RECONOCIMIENTO DE LA VALORACIÓN DE LA COPIA SIMPLE DE DOCUMENTO / PRECEDENTE JURISPRUDENCIAL / APRECIACIÓN DE LA PRUEBA / VALOR PROBATORIO DE LA COPIA DE DOCUMENTO / CONTRADICCIÓN EN LA APRECIACIÓN DE LA PRUEBA / DERECHO A LA DEFENSA / PRINCIPIO DE LEALTAD PROCESAL / BUENA FE PROCESAL / ACTUACIÓN EN EL PROCESO / ADMISIBILIDAD DE LA PRUEBA TRASLADADA / INCORPORACIÓN DE LA PRUEBA DOCUMENTAL / VALORACIÓN DE LA PRUEBA TRASLADADA / NORMATIVIDAD DE LA PRUEBA TRASLADADA / PRINCIPIO DE CONTRADICCIÓN DE LA PRUEBA La Sala considera que se debe dar mérito probatorio a las copias simples aportadas al proceso, conforme al precedente jurisprudencial de la Sala Plena de la Sección Tercera, que estableció que es posible apreciar las copias si […] han sido sometidas a los principios de contradicción y de defensa de las partes, conforme a los principios de lealtad procesal y buena fe que deben conducir toda la actuación judicial. [L]a prueba trasladada que fue debidamente ordenada, aceptada, practicada e incorporada como prueba, cabe valorarla […] siempre que se cumpla lo exigido en el artículo 185 del C.P.C., esto es, que se les puede dotar de valor probatorio y apreciar sin formalidad adicional en la medida en que el proceso del que se trasladan se hubieren practicado a petición de la parte contra quien se aduce o, con su audiencia, por cuanto se protege el derecho de contradicción y publicidad de la prueba […].

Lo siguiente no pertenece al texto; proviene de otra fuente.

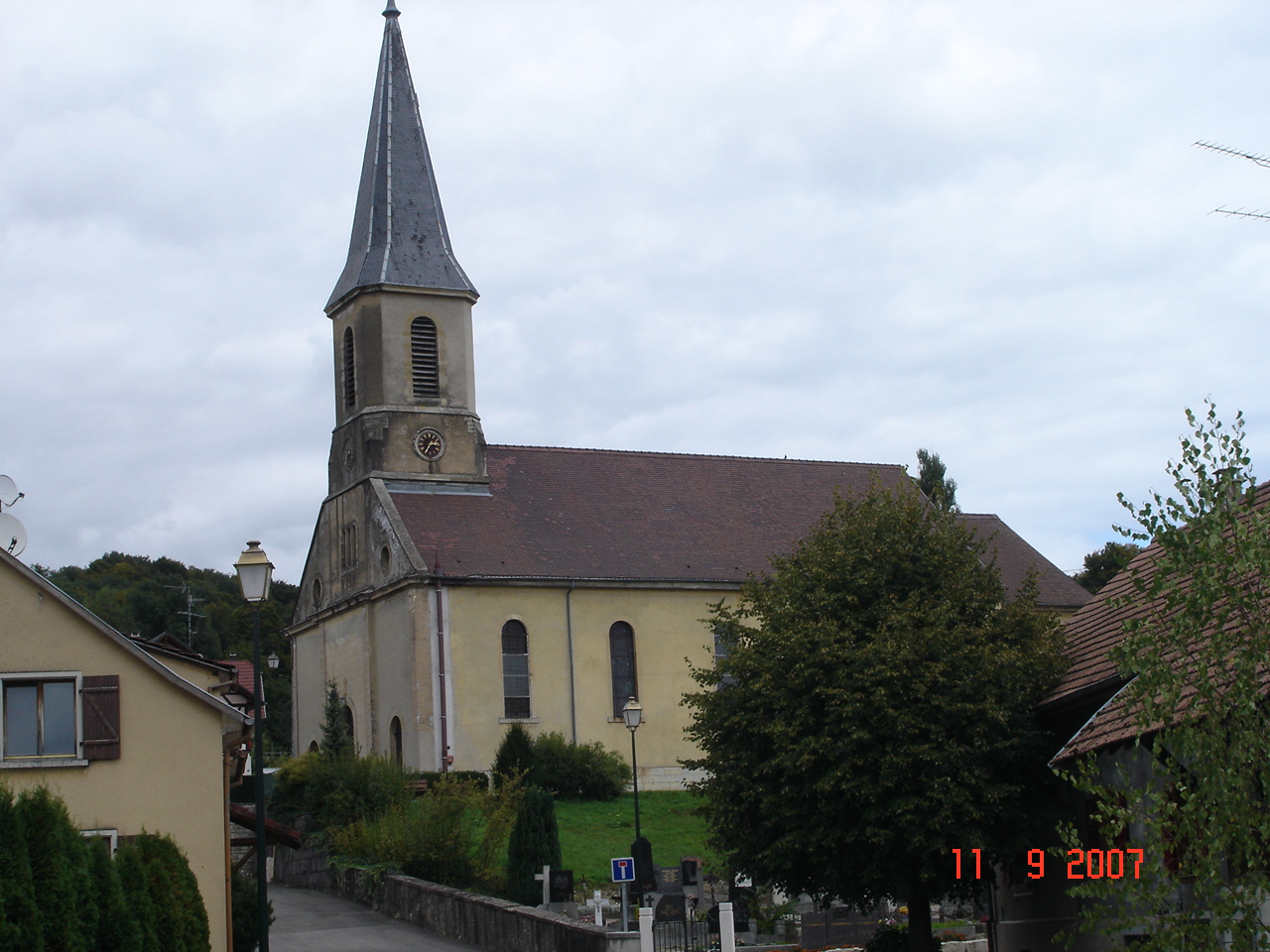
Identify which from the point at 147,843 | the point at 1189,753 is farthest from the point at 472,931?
the point at 1189,753

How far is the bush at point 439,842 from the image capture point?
31250 mm

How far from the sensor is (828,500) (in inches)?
2042

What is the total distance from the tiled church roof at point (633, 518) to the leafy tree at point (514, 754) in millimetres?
4616

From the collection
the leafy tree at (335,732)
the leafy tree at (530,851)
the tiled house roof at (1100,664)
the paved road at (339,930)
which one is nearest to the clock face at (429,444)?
the leafy tree at (335,732)

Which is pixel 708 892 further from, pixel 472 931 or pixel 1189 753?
pixel 1189 753

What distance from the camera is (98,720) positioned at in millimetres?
19828

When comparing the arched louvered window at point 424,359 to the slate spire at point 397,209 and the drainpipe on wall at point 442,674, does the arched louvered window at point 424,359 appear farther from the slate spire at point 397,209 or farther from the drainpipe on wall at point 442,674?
the drainpipe on wall at point 442,674

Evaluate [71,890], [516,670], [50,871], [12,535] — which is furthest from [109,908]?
[516,670]

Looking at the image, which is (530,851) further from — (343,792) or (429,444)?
(429,444)

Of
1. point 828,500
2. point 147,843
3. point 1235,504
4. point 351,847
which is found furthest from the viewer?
point 828,500

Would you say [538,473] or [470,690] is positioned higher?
[538,473]

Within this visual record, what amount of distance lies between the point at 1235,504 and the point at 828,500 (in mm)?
38470

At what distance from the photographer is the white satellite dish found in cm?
2234
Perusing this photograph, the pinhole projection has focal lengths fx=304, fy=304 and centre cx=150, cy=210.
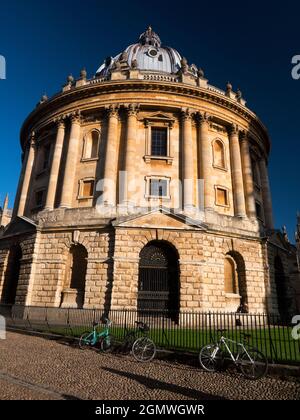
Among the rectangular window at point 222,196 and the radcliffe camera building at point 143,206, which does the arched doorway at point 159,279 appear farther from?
the rectangular window at point 222,196

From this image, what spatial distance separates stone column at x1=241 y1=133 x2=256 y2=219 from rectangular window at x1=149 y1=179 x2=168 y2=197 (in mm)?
6900

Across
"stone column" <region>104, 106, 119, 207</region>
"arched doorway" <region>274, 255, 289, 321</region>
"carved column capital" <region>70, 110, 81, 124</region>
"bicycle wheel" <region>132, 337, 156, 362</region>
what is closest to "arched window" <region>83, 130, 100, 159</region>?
"carved column capital" <region>70, 110, 81, 124</region>

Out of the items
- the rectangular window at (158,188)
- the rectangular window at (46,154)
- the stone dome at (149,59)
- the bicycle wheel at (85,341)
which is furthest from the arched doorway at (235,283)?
the stone dome at (149,59)

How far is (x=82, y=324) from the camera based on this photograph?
17.0 meters

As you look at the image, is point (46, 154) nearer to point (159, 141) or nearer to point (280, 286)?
point (159, 141)

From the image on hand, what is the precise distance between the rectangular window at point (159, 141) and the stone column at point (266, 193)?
10612 millimetres

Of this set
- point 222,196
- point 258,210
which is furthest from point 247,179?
point 258,210

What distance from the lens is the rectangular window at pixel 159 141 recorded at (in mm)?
23206

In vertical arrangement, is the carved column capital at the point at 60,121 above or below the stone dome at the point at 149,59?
below

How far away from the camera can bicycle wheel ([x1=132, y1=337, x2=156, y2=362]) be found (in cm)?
957

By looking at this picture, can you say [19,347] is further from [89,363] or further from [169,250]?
[169,250]

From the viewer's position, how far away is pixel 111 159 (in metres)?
21.9

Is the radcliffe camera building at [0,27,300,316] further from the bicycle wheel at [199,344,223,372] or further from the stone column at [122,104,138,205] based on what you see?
the bicycle wheel at [199,344,223,372]
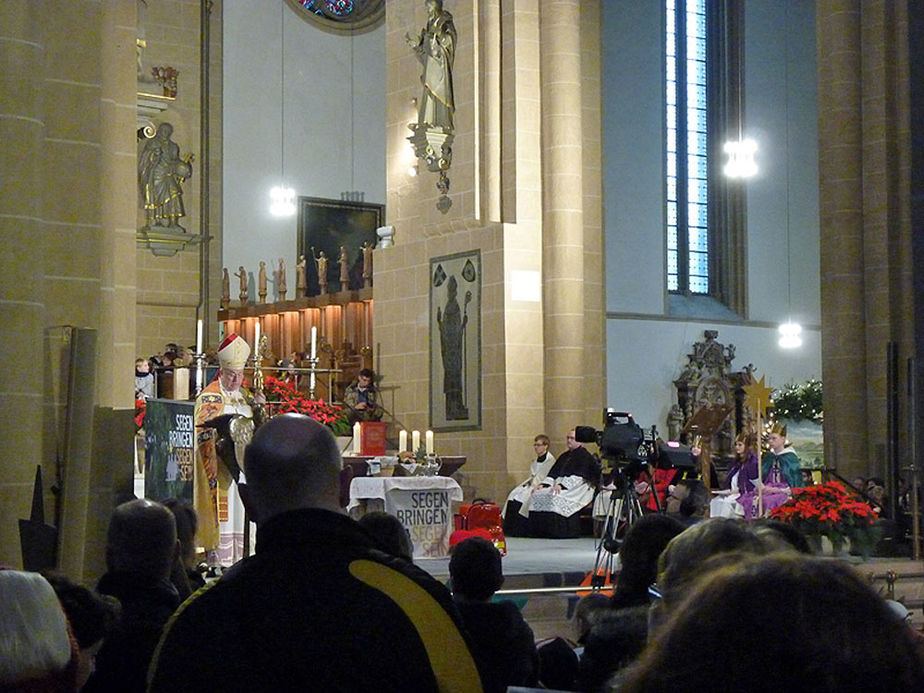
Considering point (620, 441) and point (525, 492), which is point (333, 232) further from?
point (620, 441)

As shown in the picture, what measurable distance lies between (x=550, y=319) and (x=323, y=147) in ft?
33.4

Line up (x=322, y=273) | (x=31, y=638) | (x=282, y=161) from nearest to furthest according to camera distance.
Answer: (x=31, y=638), (x=322, y=273), (x=282, y=161)

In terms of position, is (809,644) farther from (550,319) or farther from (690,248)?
(690,248)

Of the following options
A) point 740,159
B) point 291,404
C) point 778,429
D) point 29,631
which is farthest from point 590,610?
point 740,159

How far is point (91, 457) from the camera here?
316 inches

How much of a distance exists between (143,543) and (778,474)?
11.0 meters

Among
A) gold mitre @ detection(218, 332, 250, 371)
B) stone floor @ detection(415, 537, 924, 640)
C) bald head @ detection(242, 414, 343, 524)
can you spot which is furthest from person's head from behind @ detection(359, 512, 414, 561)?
gold mitre @ detection(218, 332, 250, 371)

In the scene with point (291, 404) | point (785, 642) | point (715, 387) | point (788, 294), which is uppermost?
point (788, 294)

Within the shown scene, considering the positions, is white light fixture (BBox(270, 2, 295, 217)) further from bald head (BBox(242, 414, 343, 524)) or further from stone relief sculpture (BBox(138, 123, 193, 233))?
bald head (BBox(242, 414, 343, 524))

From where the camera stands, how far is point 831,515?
1131 cm

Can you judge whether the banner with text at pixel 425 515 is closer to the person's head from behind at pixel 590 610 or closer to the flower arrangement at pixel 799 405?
the person's head from behind at pixel 590 610

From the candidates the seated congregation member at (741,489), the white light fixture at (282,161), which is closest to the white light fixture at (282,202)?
the white light fixture at (282,161)

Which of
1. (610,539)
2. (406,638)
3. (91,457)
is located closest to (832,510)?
(610,539)

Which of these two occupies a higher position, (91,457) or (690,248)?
(690,248)
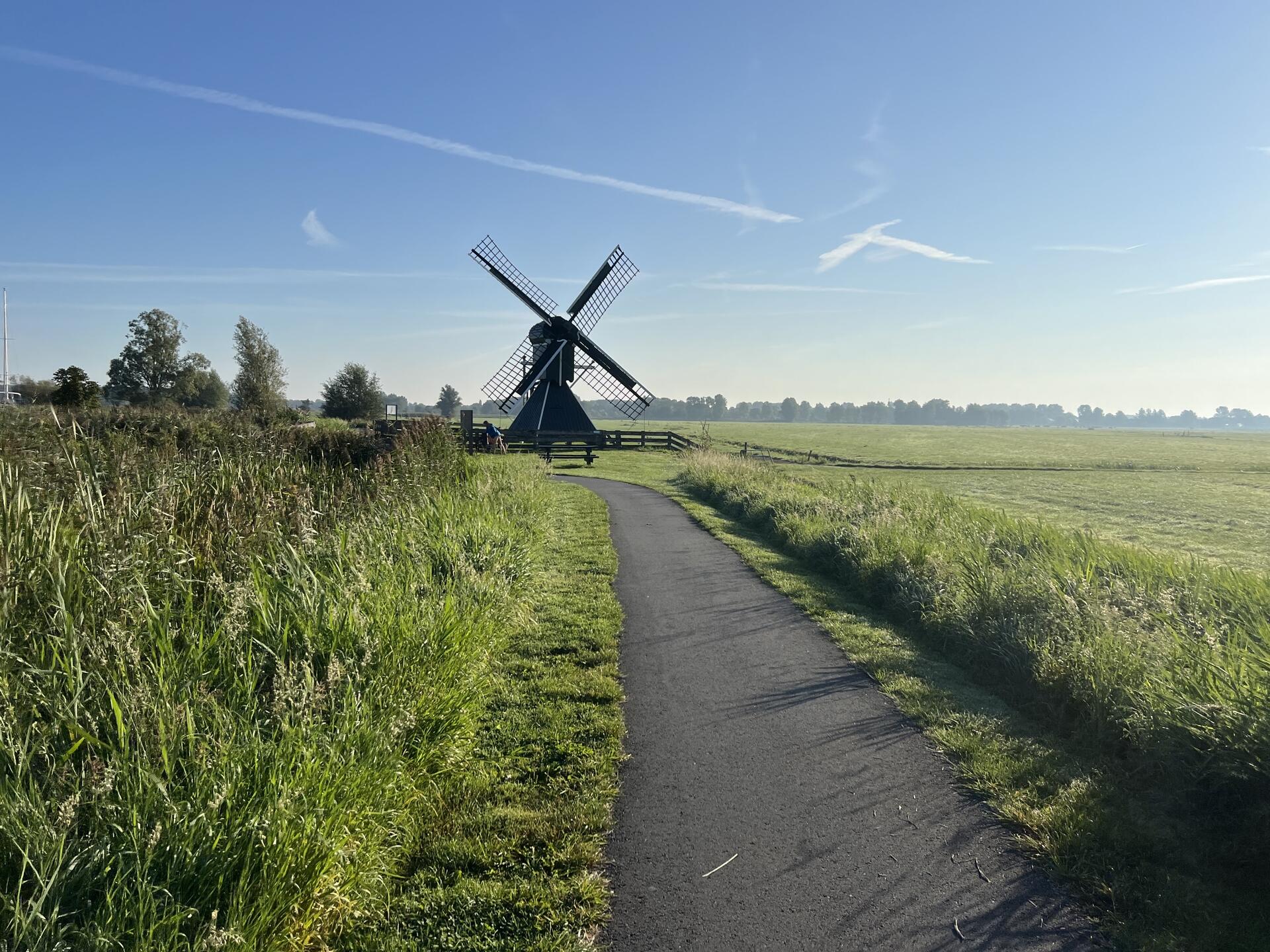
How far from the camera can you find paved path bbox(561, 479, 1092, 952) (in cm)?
365

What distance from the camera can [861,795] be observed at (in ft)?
16.1

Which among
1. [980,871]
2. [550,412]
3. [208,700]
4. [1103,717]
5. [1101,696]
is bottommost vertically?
[980,871]

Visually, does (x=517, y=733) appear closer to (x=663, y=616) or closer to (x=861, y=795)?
(x=861, y=795)

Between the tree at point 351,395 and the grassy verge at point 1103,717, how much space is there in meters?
49.4

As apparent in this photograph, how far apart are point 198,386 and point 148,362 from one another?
4.85 meters

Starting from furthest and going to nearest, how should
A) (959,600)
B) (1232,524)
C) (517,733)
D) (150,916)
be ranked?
(1232,524)
(959,600)
(517,733)
(150,916)

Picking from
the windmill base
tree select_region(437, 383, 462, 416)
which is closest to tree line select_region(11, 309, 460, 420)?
the windmill base

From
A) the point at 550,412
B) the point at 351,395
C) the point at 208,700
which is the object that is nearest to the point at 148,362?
the point at 351,395

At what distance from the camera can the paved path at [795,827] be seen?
3.65 metres

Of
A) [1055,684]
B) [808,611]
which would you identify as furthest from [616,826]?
[808,611]

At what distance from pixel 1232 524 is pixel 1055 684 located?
24.4m

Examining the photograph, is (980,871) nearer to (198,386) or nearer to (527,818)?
(527,818)

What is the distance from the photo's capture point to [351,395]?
178ft

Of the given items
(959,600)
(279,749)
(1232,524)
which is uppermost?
(279,749)
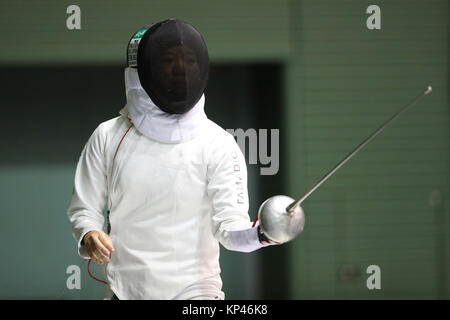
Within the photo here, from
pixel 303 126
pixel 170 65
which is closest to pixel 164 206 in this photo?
pixel 170 65

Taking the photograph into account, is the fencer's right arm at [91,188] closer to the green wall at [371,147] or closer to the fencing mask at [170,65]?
the fencing mask at [170,65]

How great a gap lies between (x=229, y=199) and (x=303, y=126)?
197cm

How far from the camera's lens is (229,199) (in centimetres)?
175

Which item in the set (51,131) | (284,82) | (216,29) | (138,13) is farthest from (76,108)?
(284,82)

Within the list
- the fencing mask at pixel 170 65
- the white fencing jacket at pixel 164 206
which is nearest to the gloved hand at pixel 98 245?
the white fencing jacket at pixel 164 206

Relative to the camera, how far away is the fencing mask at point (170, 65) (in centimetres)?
Answer: 187

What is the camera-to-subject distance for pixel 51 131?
365 cm

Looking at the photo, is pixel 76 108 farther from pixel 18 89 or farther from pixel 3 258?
pixel 3 258

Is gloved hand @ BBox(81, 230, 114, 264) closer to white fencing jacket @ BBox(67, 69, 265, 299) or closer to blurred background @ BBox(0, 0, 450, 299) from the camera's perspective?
white fencing jacket @ BBox(67, 69, 265, 299)

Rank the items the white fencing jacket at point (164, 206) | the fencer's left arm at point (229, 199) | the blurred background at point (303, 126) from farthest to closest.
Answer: the blurred background at point (303, 126), the white fencing jacket at point (164, 206), the fencer's left arm at point (229, 199)

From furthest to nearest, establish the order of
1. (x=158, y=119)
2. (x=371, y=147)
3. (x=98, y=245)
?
(x=371, y=147), (x=158, y=119), (x=98, y=245)

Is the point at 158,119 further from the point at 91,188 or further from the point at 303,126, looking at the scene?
the point at 303,126

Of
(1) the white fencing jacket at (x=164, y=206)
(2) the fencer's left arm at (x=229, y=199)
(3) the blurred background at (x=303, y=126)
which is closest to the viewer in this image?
(2) the fencer's left arm at (x=229, y=199)
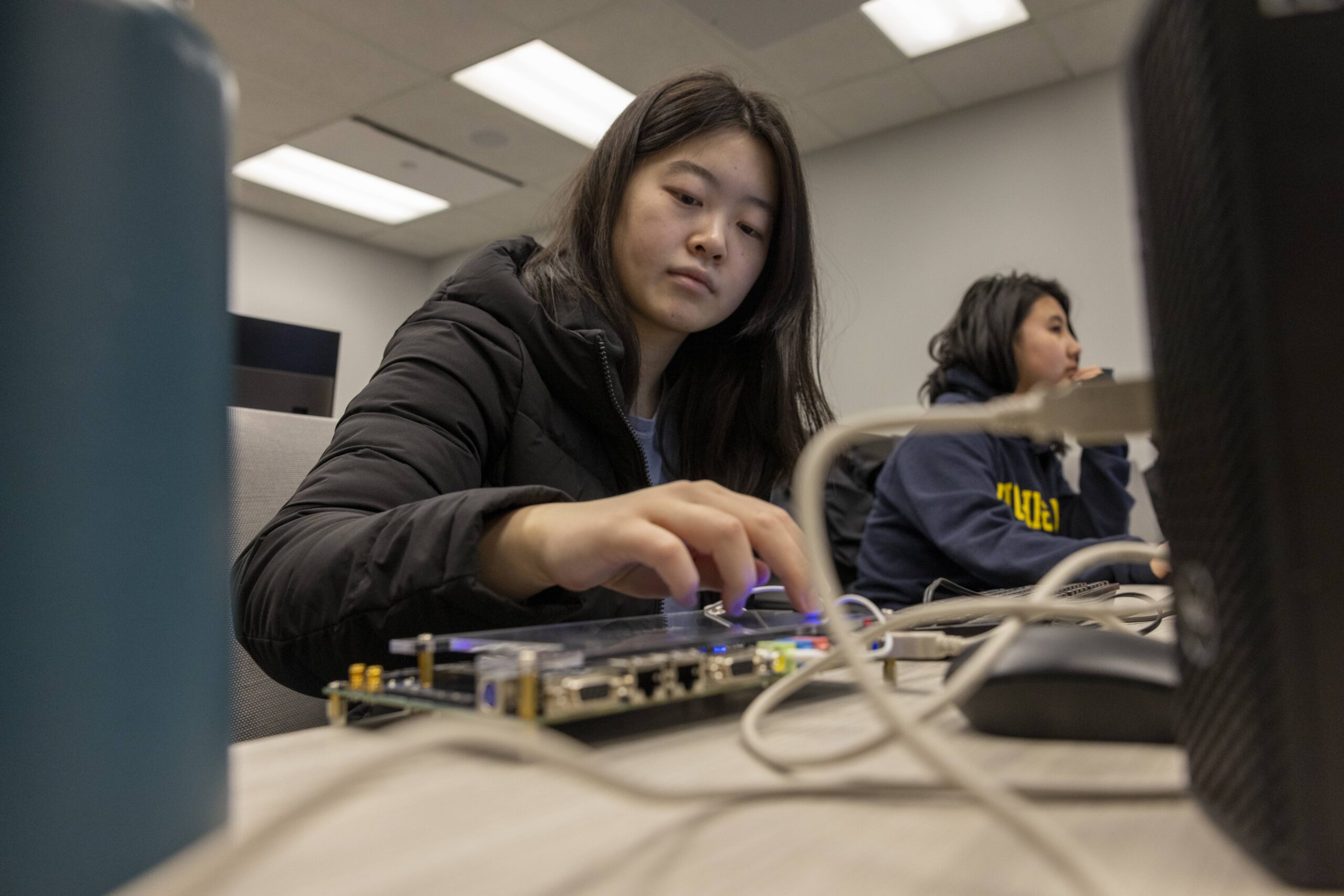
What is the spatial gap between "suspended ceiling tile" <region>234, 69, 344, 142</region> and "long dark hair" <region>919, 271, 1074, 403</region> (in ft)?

FUENTE FORMAL: DECRETO 1400 DE 1970 – ARTÍCULO 185 NOTA DE RELATORÍA: Sobre el valor probatorio de las copias simples, cita: Consejo de Estado, Sección Tercera, sentencia de unificación jurisprudencial del 28 de agosto del 2013, rad. 25022, C. P. Enrique Gil Botero. NOTA DE RELATORÍA: Providencia con aclaración de voto del consejero Guillermo Sánchez Luque.
CONSEJO DE ESTADO SALA DE LO CONTENCIOSO ADMINISTRATIVO SECCIÓN TERCERA SUBSECCIÓN C Consejero ponente: NICOLÁS YEPES CORRALES Bogotá D.C., diez (10) de julio de dos mil veinte (2020) Radicación número: 27001-23-31-000-2011-00159 01(56569) Actor: JHON JAIRO FLÓREZ FERNÁNDEZ Y OTROS Demandado: NACIÓN – FISCALÍA GENERAL DE LA NACIÓN Y OTRO Referencia: REPARACIÓN DIRECTA Tema: Grado jurisdiccional de consulta.
Privación injusta de la libertad. Ley 906 de 2004. Valor probatorio de las copias simples. Valor probatorio de la prueba trasladada. No se probó el daño antijurídico. SENTENCIA SEGUNDA INSTANCIA La Sala decide el grado jurisdiccional de consulta de la sentencia del 8 de octubre de 2015, proferida por el Tribunal Administrativo del Chocó, que accedió parcialmente a las pretensiones de la demanda.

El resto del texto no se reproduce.